LISTING >>
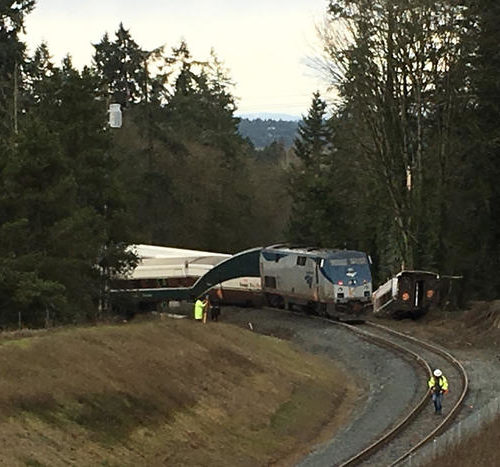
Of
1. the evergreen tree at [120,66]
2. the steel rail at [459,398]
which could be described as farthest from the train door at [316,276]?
the evergreen tree at [120,66]

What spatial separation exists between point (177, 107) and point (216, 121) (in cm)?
506

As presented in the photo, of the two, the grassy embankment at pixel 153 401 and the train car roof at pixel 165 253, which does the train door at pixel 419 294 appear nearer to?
the train car roof at pixel 165 253

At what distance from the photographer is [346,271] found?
43531mm

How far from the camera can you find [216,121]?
93.4 meters

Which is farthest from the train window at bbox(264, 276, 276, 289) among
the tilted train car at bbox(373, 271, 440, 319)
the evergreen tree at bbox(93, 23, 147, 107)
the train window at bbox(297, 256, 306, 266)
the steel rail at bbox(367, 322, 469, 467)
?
the evergreen tree at bbox(93, 23, 147, 107)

REQUIREMENTS >> Can you return every entry above word for word, leaving out the pictures?

THE COMPLETED TASK >>
Of
1. the evergreen tree at [120,66]
2. the steel rail at [459,398]
which could be described as farthest from the train door at [316,276]?
the evergreen tree at [120,66]

What spatial separation exists between point (177, 107) and point (216, 121) (in cm)?
506

As presented in the photo, of the two, the grassy embankment at pixel 153 401 and the train car roof at pixel 165 253, which does the train door at pixel 419 294 appear nearer to?
the train car roof at pixel 165 253

At what distance from the photographer is [346,271] found?
43531mm

How far from the camera can you find [216,121]?
93.4 meters

Which is farthest from the train window at bbox(264, 276, 276, 289) among
the tilted train car at bbox(373, 271, 440, 319)
the evergreen tree at bbox(93, 23, 147, 107)
the train window at bbox(297, 256, 306, 266)
the steel rail at bbox(367, 322, 469, 467)
?
the evergreen tree at bbox(93, 23, 147, 107)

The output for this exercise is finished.